Your goal →
In the records below, one line contains "Child psychiatry elective". Print that line and every line after it exactly, down to the final one.

Extracted data →
*** Block opens ***
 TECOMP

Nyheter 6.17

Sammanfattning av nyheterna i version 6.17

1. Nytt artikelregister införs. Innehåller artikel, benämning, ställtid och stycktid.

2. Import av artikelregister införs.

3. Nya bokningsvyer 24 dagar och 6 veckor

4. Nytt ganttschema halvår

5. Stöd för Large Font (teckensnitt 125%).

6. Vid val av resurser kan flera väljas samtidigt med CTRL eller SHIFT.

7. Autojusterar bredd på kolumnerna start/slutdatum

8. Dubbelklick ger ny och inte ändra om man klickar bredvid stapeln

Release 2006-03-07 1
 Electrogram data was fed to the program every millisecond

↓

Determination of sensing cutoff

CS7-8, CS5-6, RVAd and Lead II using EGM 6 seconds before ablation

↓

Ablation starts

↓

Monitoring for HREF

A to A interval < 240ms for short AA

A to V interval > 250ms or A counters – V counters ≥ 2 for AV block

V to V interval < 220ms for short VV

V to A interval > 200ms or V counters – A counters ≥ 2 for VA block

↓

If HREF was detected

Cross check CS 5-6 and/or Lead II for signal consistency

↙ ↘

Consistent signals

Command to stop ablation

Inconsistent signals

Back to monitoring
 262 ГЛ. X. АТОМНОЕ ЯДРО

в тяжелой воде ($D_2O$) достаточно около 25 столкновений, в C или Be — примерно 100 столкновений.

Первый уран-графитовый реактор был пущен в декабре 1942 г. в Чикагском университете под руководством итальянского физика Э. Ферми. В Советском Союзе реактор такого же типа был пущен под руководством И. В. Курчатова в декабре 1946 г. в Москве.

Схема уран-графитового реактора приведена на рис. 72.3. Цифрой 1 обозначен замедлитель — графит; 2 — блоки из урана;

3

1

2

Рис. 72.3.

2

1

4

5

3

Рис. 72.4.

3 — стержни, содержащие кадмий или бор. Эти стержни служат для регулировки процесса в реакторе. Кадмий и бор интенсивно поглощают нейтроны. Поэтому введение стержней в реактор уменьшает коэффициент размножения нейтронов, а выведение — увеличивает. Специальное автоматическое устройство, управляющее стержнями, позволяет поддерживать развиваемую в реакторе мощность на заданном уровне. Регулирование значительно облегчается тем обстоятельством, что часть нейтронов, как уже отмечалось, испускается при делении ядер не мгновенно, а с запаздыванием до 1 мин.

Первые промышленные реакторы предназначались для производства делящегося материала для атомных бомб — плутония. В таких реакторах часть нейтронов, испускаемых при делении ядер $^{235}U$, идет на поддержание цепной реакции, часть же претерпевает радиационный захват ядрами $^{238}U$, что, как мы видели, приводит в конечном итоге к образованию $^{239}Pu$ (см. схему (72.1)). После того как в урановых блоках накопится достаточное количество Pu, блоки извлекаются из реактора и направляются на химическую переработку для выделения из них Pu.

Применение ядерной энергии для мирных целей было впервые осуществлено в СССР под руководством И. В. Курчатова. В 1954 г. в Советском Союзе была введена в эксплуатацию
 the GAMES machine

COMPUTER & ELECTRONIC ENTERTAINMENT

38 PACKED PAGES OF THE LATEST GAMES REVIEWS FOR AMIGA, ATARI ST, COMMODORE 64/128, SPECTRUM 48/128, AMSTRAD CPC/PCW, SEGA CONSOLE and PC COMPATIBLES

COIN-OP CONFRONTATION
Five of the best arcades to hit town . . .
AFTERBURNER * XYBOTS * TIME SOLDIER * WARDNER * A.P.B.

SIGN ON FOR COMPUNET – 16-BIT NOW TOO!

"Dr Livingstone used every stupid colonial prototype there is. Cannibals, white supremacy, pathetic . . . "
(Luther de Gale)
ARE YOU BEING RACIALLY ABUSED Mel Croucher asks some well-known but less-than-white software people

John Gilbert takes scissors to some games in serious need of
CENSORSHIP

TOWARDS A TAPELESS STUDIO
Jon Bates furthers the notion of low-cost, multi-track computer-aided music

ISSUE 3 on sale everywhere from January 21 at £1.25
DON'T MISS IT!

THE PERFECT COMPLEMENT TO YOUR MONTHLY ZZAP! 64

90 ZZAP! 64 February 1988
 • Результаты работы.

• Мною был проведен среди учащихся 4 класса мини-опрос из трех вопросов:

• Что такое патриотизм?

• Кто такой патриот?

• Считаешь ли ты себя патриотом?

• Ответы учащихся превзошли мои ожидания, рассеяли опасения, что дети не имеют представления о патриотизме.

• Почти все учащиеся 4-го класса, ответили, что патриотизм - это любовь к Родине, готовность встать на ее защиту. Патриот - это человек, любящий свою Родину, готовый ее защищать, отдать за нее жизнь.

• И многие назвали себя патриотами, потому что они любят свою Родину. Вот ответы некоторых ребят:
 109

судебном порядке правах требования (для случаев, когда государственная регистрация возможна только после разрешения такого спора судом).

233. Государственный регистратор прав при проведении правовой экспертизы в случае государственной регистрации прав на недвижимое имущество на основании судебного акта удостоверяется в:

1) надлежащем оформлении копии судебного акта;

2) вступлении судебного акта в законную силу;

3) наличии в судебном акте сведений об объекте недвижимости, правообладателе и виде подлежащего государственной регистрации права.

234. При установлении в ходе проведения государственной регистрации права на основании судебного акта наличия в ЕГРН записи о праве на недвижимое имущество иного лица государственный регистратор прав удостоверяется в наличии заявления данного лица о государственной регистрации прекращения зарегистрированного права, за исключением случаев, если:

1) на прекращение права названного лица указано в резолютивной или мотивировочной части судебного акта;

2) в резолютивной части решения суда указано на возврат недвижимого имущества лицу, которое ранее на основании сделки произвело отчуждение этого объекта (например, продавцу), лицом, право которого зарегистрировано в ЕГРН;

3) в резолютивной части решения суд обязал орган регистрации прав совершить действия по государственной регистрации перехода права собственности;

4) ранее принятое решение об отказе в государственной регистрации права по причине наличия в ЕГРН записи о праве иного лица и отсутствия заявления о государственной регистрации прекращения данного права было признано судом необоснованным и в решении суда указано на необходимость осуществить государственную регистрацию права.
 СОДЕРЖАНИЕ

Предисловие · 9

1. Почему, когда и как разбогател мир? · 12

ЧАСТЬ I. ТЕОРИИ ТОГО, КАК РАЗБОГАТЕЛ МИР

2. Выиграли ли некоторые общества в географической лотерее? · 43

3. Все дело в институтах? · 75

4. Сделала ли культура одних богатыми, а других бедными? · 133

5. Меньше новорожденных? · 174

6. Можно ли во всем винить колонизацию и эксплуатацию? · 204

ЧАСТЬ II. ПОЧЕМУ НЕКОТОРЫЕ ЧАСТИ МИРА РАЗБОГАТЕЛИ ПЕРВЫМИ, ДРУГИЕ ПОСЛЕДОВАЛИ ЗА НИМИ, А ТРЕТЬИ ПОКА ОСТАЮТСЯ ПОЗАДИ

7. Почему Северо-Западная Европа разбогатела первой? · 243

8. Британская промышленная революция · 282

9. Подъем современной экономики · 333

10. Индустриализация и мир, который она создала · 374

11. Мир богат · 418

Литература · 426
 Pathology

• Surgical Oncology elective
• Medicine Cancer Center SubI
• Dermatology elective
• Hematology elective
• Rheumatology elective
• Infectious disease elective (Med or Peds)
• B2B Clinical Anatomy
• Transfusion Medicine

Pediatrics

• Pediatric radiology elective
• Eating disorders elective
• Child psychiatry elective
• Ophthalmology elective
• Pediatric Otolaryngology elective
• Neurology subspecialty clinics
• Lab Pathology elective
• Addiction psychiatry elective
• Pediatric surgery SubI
*** Block closes ***
Task response →
• Child psychiatry elective
• Ophthalmology elective
• Pediatric Otolaryngology elective
• Neurology subspecialty clinics
• Lab Pathology elective
• Addiction psychiatry elective
• Pediatric surgery SubI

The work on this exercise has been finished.